While I was speaking about split-DNS you were talking about the OpenVPN server pushing the external server to the client! How in the world would the OpenVPN server know what the DNS server of my provider is, for hundreds of clients maybe and for dozens of different locations/ISPs? How is that helpful or how does this show knowledge on your side? Then you insisted on the pure (non-DNS) routing part, and showed me how routes can ge pushed and how you can test that with ping. Again, a very different problem!

I am not bothered by the fact that there are things you don't know, but by your presuming to know them while aggressively stating that you're helping, when you're not. Pointing to OpenVPN documentation and giving one generic link, while saying I've already been given links (several!) doesn't help. Again, that's what forums are for, to get some sort of guidance. That boils down to arrogance, as far as I'm concerned, and not much else.

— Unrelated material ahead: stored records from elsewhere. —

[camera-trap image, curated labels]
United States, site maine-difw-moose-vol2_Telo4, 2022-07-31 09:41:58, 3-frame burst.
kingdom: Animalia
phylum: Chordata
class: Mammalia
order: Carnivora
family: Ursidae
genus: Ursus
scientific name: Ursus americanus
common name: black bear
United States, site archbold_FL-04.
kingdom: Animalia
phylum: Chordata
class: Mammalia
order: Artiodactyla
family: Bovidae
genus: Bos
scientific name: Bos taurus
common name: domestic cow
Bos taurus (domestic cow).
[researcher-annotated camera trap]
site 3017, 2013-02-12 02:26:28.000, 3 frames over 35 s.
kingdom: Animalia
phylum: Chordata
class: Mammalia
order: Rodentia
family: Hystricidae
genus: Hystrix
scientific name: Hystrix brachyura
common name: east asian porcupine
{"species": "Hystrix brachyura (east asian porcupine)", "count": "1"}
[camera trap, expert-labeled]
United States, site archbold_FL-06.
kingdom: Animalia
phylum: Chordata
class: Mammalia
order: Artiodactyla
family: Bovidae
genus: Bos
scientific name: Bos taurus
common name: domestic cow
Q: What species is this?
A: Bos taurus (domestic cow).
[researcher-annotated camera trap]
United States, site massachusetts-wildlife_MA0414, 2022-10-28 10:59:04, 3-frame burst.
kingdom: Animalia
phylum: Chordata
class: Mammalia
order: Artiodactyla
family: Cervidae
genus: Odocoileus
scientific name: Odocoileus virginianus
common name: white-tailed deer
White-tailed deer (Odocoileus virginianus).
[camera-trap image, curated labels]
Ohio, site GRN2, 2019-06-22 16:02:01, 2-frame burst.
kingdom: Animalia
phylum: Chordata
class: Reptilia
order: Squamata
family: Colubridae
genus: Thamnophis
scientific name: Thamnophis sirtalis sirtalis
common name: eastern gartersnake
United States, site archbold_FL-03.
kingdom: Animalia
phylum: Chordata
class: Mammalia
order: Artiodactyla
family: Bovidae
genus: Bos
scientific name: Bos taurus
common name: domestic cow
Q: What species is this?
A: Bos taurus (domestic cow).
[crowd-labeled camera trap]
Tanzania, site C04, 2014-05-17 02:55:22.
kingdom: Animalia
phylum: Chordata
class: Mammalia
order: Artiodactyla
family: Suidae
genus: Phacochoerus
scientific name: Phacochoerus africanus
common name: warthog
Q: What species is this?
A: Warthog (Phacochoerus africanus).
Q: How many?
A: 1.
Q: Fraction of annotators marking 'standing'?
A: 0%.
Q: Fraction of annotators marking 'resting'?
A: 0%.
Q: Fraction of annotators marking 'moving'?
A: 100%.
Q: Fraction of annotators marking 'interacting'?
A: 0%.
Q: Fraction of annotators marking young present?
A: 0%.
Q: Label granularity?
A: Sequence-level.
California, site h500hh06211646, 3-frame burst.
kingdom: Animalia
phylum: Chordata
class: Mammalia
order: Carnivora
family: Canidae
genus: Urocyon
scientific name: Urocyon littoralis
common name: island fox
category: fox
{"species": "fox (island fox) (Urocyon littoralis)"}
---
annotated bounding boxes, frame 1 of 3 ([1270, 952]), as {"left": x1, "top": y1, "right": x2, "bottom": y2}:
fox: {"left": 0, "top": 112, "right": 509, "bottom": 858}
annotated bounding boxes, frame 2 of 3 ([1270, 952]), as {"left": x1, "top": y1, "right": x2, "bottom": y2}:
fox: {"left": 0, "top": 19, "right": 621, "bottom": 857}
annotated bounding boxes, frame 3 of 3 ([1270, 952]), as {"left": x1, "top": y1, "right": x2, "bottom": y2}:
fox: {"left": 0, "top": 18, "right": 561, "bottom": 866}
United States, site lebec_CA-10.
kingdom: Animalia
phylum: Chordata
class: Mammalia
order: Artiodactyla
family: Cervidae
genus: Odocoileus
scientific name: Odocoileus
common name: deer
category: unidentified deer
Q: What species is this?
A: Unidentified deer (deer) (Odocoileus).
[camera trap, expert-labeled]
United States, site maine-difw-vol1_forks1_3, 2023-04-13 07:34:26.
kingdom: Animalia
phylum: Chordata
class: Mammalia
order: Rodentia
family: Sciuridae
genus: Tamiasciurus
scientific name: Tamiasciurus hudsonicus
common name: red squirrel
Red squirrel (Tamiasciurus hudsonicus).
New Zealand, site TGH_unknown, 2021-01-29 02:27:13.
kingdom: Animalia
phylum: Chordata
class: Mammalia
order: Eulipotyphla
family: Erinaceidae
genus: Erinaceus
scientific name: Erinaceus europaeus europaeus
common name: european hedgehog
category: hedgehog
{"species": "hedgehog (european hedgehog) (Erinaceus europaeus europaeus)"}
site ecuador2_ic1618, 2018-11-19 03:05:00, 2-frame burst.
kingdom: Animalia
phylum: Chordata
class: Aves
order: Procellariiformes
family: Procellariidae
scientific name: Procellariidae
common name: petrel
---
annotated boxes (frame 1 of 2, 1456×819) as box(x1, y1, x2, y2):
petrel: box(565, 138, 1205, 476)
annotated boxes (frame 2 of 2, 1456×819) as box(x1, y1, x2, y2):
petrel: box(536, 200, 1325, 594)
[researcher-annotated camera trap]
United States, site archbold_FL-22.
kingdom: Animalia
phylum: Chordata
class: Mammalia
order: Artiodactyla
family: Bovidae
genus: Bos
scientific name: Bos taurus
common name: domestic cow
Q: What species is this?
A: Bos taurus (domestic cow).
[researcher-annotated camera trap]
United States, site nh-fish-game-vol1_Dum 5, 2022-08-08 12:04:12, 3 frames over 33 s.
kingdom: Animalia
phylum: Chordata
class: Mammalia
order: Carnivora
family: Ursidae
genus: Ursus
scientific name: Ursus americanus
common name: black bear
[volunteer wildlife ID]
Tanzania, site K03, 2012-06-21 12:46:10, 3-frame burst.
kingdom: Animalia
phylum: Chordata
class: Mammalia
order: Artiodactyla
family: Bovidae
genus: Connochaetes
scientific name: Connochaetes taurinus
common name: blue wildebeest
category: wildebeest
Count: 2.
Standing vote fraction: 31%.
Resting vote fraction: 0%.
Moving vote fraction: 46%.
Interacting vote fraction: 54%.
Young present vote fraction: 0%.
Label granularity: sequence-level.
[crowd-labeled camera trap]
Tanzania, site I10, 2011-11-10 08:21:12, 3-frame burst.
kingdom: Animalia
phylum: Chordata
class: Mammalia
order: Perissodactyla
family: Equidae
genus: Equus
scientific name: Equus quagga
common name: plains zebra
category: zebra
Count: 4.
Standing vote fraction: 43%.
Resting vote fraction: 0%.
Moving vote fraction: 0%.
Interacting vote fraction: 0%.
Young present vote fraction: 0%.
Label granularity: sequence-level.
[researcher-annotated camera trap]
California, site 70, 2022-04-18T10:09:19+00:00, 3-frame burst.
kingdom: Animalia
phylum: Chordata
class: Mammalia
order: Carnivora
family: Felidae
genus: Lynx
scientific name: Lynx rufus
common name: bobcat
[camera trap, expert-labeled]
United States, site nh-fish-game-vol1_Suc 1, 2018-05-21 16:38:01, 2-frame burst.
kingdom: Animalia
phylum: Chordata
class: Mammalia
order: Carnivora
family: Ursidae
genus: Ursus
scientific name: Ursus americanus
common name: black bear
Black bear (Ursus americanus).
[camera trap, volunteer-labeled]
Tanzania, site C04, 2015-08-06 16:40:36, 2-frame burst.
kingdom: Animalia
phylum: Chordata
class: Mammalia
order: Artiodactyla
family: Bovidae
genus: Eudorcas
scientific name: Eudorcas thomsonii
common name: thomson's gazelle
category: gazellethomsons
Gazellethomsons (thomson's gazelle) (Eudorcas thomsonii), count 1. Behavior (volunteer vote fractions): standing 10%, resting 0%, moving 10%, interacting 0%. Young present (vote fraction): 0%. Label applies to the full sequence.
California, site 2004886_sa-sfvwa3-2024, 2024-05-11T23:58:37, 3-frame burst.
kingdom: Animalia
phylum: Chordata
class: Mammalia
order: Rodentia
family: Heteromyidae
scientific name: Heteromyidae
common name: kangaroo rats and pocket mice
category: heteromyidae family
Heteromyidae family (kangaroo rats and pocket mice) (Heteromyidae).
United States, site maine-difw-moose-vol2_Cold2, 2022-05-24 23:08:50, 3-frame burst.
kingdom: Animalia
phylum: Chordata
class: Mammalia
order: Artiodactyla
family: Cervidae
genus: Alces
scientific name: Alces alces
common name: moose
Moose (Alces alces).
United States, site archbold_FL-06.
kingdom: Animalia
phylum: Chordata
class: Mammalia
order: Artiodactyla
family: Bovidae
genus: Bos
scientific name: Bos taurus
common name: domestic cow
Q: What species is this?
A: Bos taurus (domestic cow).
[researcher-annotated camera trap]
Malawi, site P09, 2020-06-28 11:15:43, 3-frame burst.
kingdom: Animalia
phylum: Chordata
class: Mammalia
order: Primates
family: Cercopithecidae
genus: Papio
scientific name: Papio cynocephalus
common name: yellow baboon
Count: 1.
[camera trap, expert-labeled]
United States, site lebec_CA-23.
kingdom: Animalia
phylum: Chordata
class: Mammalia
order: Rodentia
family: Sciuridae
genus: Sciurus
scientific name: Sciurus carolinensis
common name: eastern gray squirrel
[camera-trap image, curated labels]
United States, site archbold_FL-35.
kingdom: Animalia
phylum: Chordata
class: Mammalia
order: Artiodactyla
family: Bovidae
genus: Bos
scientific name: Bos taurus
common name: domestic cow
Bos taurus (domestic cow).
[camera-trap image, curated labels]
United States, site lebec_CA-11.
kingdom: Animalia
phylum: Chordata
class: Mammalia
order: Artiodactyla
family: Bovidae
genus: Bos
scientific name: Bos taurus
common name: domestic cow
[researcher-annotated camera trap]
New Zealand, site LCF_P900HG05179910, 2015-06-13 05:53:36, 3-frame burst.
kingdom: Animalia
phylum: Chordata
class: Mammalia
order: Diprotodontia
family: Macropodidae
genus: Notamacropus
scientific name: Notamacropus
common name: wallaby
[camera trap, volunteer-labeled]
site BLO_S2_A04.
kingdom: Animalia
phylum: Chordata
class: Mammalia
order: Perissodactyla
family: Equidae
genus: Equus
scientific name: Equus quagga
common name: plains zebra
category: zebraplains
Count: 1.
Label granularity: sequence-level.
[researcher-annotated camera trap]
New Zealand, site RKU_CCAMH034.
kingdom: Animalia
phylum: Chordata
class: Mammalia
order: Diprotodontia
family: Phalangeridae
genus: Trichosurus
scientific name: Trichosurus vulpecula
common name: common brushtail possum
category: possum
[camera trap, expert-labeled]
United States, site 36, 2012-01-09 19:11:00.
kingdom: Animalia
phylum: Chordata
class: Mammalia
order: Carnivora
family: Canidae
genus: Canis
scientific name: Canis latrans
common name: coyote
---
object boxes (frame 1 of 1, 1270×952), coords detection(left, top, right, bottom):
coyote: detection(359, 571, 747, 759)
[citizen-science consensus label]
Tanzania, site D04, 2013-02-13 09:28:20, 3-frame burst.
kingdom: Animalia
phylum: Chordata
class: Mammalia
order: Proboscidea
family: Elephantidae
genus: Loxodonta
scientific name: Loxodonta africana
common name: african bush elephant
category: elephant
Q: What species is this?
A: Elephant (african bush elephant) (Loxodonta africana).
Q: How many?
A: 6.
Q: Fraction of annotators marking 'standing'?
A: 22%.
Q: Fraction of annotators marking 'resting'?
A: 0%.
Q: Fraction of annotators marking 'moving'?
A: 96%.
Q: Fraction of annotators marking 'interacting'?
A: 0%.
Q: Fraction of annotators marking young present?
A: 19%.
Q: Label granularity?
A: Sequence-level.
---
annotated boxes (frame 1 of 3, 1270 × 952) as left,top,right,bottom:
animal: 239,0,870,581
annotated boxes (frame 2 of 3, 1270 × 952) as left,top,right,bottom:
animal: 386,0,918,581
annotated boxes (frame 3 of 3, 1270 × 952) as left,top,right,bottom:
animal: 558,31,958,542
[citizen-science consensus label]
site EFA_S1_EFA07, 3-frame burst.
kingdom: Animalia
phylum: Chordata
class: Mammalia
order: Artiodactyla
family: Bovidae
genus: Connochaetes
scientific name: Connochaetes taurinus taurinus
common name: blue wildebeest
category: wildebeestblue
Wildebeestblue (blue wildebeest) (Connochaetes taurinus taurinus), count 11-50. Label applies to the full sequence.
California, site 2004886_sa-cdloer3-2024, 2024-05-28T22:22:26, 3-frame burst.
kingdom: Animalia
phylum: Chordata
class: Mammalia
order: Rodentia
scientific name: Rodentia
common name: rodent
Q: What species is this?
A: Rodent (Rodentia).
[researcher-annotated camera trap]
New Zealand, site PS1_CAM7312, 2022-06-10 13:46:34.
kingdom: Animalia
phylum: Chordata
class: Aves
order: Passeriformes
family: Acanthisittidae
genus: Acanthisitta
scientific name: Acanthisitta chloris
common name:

I obviously appreciate people helping and I even appreciate your help in the past, but this isn't the way do it, I'm sorry to say that (unless, of course, you were trying to make me find the solution independently by using some kind of reverse psychology, which was kind of successful!)


I read again this paragraph:
Quote:
What exactly do you think would happen if you specified 8.8.8.8,8.8.4.4 on your primary connection, then your INTERNAL DNS server on your VPN connection???? And then think about what would happen if you enter an internal website...it would try the first two, THEN THE TERTIARY...which would FIND IT and open it. There is your 'split dns', right???
No, I'm sorry, this isn't split-DNS. This is crap. I'm talking about contacting the correct DNS server from the very beginning! systemd-resolve(!!!) achieves this.

A nice counter-example: how could that work properly if there's a public authoritative DNS server for mycompany.com, but I've got a solely internally available subdomain sub.mycompany.com advertised only by the internal DNS server? I'll tell you how: it wouldn't, because the authoritative public DNS server is going to say I am authoritative and there's no such subdomain for this domain. And that's a final answer. Who else are you going to trust if not the DNS server which has the zone?

Last edited by vincix; 11-13-2020 at 12:32 PM.